DATASET RECORDS>
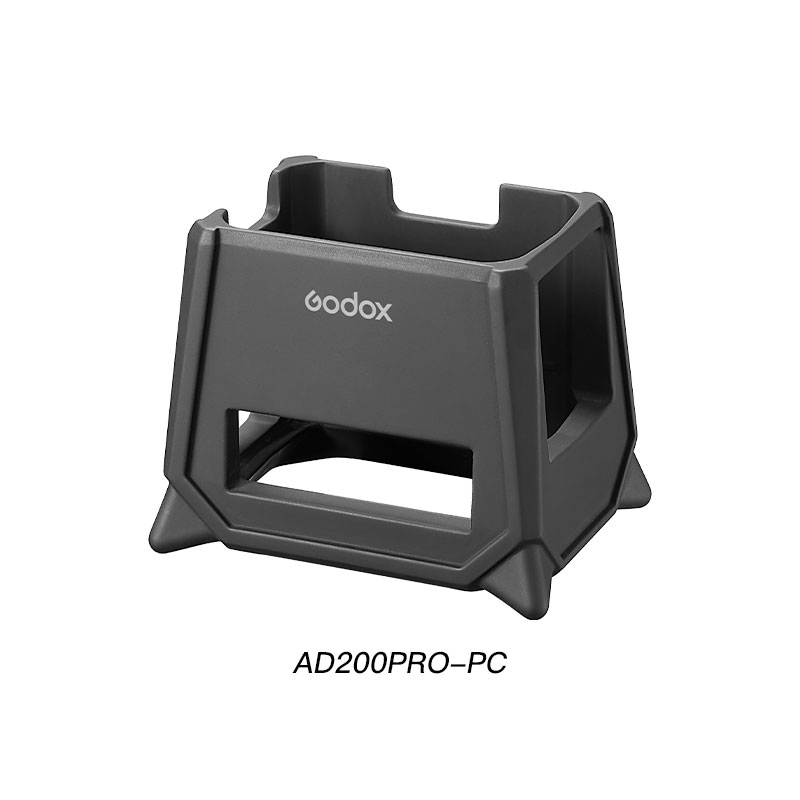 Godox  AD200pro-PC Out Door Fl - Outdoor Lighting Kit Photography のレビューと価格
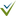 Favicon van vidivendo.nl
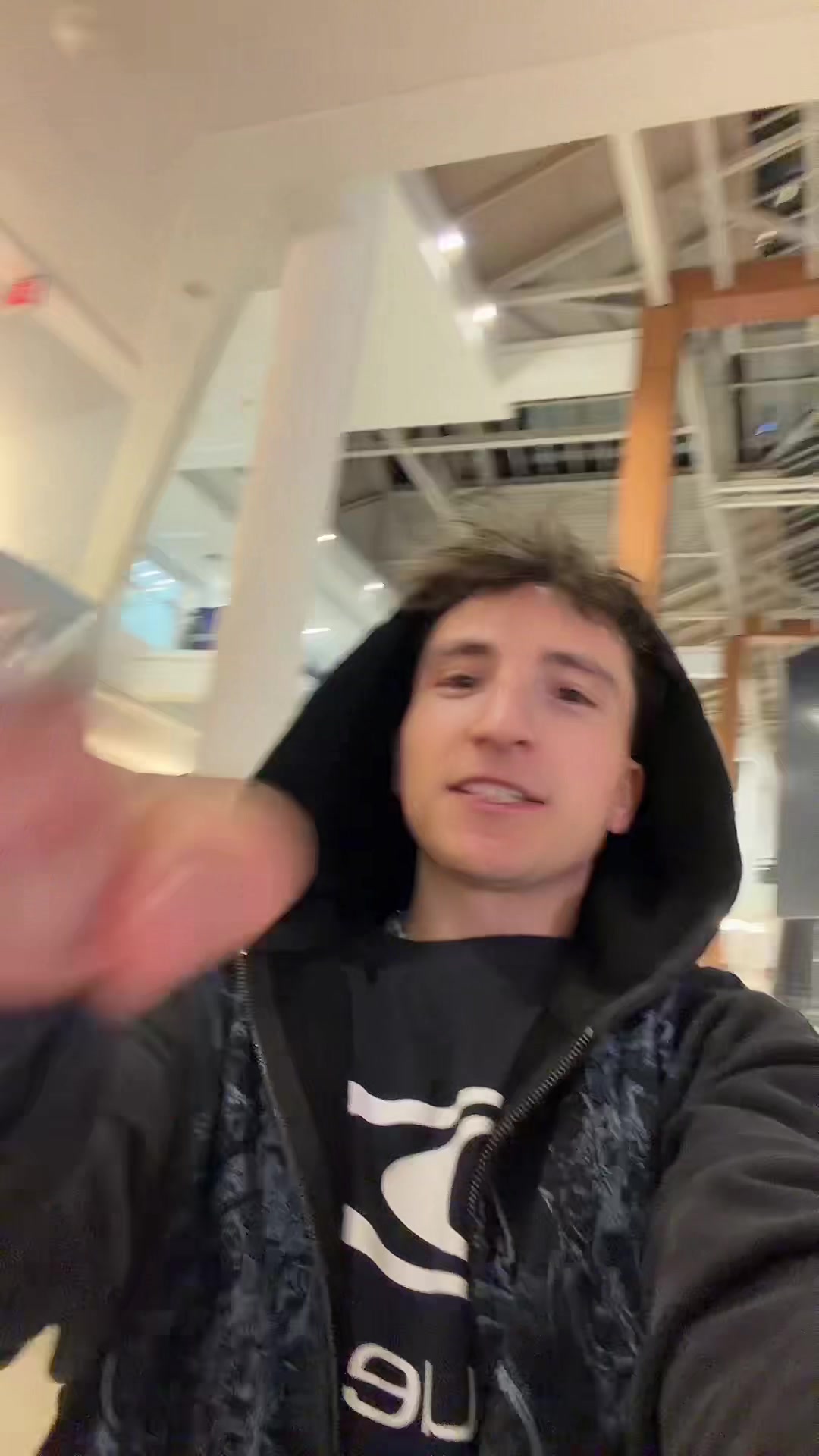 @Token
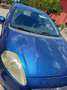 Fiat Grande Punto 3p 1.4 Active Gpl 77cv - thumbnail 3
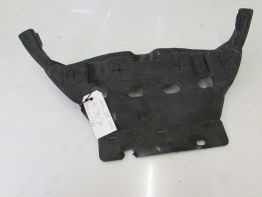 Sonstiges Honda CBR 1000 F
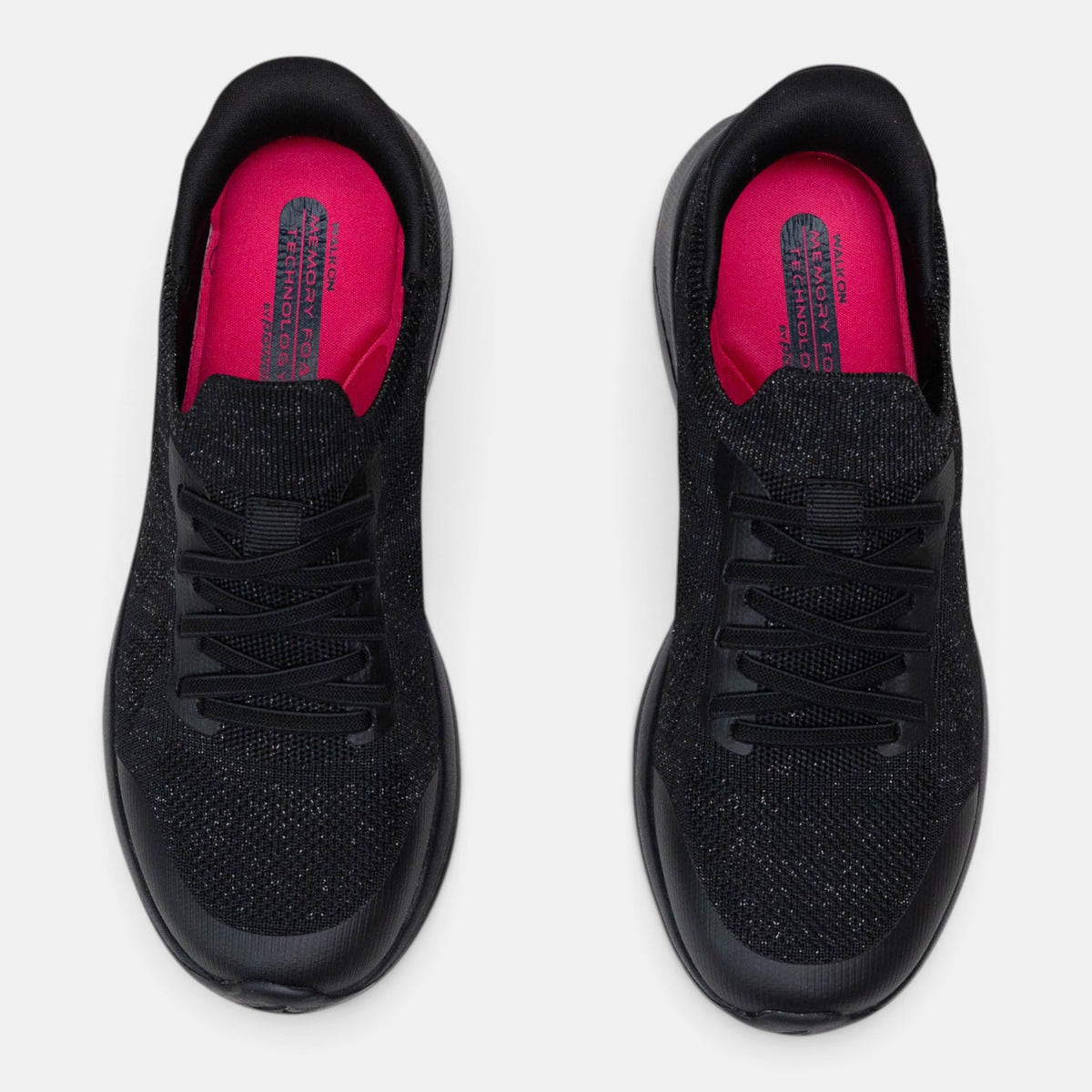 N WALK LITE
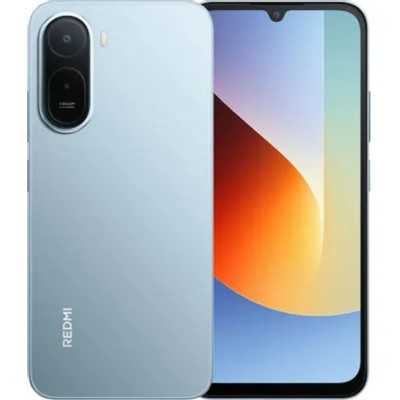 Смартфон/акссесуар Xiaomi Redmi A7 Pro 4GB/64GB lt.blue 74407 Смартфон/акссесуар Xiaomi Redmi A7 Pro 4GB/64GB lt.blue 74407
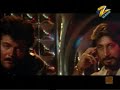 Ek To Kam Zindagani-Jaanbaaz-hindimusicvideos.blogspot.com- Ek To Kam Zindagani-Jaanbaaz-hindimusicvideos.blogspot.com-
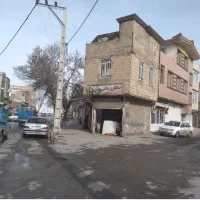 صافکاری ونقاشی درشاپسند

PROBLEM> Give the lines again exactly, beginning with the first line of the records above and ending with the line that contains "lt.blue 74407 Смартфон/акссесуар", and include no pictures.

SOLVED PROBLEM>
 Godox  AD200pro-PC Out Door Fl - Outdoor Lighting Kit Photography のレビューと価格
 Favicon van vidivendo.nl
 @Token
 Fiat Grande Punto 3p 1.4 Active Gpl 77cv - thumbnail 3
 Sonstiges Honda CBR 1000 F
 N WALK LITE
 Смартфон/акссесуар Xiaomi Redmi A7 Pro 4GB/64GB lt.blue 74407 Смартфон/акссесуар Xiaomi Redmi A7 Pro 4GB/64GB lt.blue 74407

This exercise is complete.